Report each line of the data that contains the string "United".
Recorded information section start
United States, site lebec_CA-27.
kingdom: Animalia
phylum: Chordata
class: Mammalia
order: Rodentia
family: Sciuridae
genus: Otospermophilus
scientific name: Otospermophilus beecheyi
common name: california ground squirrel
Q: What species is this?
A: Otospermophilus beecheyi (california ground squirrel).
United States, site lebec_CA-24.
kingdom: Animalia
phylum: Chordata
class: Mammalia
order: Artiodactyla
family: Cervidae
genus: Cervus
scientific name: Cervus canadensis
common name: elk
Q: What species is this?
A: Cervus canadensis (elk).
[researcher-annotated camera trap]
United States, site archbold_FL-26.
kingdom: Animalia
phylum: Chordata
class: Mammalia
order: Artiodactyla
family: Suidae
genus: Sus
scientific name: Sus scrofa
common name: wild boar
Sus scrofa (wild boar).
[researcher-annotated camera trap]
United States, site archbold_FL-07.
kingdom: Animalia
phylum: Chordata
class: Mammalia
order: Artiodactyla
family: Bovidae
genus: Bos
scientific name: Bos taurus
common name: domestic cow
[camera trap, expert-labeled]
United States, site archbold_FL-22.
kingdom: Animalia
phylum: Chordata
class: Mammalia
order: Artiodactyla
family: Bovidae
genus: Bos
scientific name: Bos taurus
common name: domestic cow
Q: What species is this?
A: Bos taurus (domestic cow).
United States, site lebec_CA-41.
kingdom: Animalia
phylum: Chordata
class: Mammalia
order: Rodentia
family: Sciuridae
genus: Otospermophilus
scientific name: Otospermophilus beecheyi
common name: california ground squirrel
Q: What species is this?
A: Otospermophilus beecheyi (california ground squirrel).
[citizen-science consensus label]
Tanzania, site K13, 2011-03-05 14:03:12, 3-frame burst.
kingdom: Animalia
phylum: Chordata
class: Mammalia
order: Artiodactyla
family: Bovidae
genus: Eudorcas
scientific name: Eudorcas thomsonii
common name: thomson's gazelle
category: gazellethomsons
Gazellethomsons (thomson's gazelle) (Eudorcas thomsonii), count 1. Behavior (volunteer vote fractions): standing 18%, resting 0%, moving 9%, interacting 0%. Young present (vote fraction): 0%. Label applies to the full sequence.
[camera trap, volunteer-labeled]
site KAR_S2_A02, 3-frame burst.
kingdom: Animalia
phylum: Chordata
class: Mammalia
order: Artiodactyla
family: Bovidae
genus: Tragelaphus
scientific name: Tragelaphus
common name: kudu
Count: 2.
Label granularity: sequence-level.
Recorded information section end
Expected answer:
United States, site lebec_CA-27.
United States, site lebec_CA-24.
United States, site archbold_FL-26.
United States, site archbold_FL-07.
United States, site archbold_FL-22.
United States, site lebec_CA-41.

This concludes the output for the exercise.